Enhancement: Implement Project-Specific Configuration Overrides

🎯 Overview

The overrides field in project configurations is currently parsed and stored but not actively used in the application logic. This feature should allow projects to override global configuration settings on a per-project basis.

πŸ“‹ Problem Statement

Currently, all projects use the same global configuration settings (chunking, embedding, file conversion, etc.).
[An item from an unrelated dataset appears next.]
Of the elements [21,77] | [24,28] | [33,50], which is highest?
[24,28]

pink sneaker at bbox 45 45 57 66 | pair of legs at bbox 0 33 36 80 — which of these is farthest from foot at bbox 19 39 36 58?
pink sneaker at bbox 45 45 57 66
The multi-project architecture includes an overrides field in ProjectConfig that is designed to allow project-specific customization, but this functionality is not implemented.

Current behavior:

  • overrides field is parsed from config.yaml
  • Overrides are merged with global config and stored in ProjectConfig.overrides
  • The merged overrides are never applied during processing
  • All projects use identical global settings

Expected behavior:

  • Projects should be able to override global settings like chunk_size, embedding model, etc.
  • Processing pipeline should use project-specific settings when available
  • Fallback to global settings when no project overrides exist

πŸ”§ Technical Details

Current Implementation Status

  • βœ… Parsing: Overrides are correctly parsed in MultiProjectConfigParser._parse_project_config()
  • βœ… Storage: Merged overrides stored in ProjectConfig.overrides field
  • βœ… Validation: ConfigValidator validates overrides structure
  • ❌ Application: Overrides are not applied during document processing

Files Involved

  • packages/qdrant-loader/src/qdrant_loader/config/models.py - ProjectConfig.overrides field
  • packages/qdrant-loader/src/qdrant_loader/config/parser.py - Override parsing and merging
  • packages/qdrant-loader/src/qdrant_loader/core/project_manager.py - ProjectContext management
  • Processing pipeline components that should use project-specific config

Example Use Case

global:
  chunking:
    chunk_size: 1000
    chunk_overlap: 200
  embedding:
    model: "text-embedding-3-small"

projects:
  technical-docs:
    display_name: "Technical Documentation"
    sources:
      git:
        docs-repo:
          # ... git config
    overrides:
      chunking:
        chunk_size: 2000  # Larger chunks for technical content
        chunk_overlap: 400
      embedding:
        model: "text-embedding-3-large"  # Better model for technical content
  
  marketing-content:
    display_name: "Marketing Content"
    sources:
      confluence:
        marketing-space:
          # ... confluence config
    overrides:
      chunking:
        chunk_size: 500   # Smaller chunks for marketing content
        chunk_overlap: 100

πŸš€ Proposed Solution

1. Create Configuration Resolution Service

class ProjectConfigResolver:
    """Resolves effective configuration by applying project overrides."""
    
    def get_effective_config(
        self, 
        project_context: ProjectContext, 
        global_config: GlobalConfig
    ) -> GlobalConfig:
        """Apply project overrides to global configuration."""
        if not project_context.config_overrides:
            return global_config
        
        # Deep merge project overrides with global config
        effective_config_dict = self._deep_merge(
            global_config.to_dict(), 
            project_context.config_overrides
        )
        
        # Create new GlobalConfig instance with merged settings
        return GlobalConfig(**effective_config_dict)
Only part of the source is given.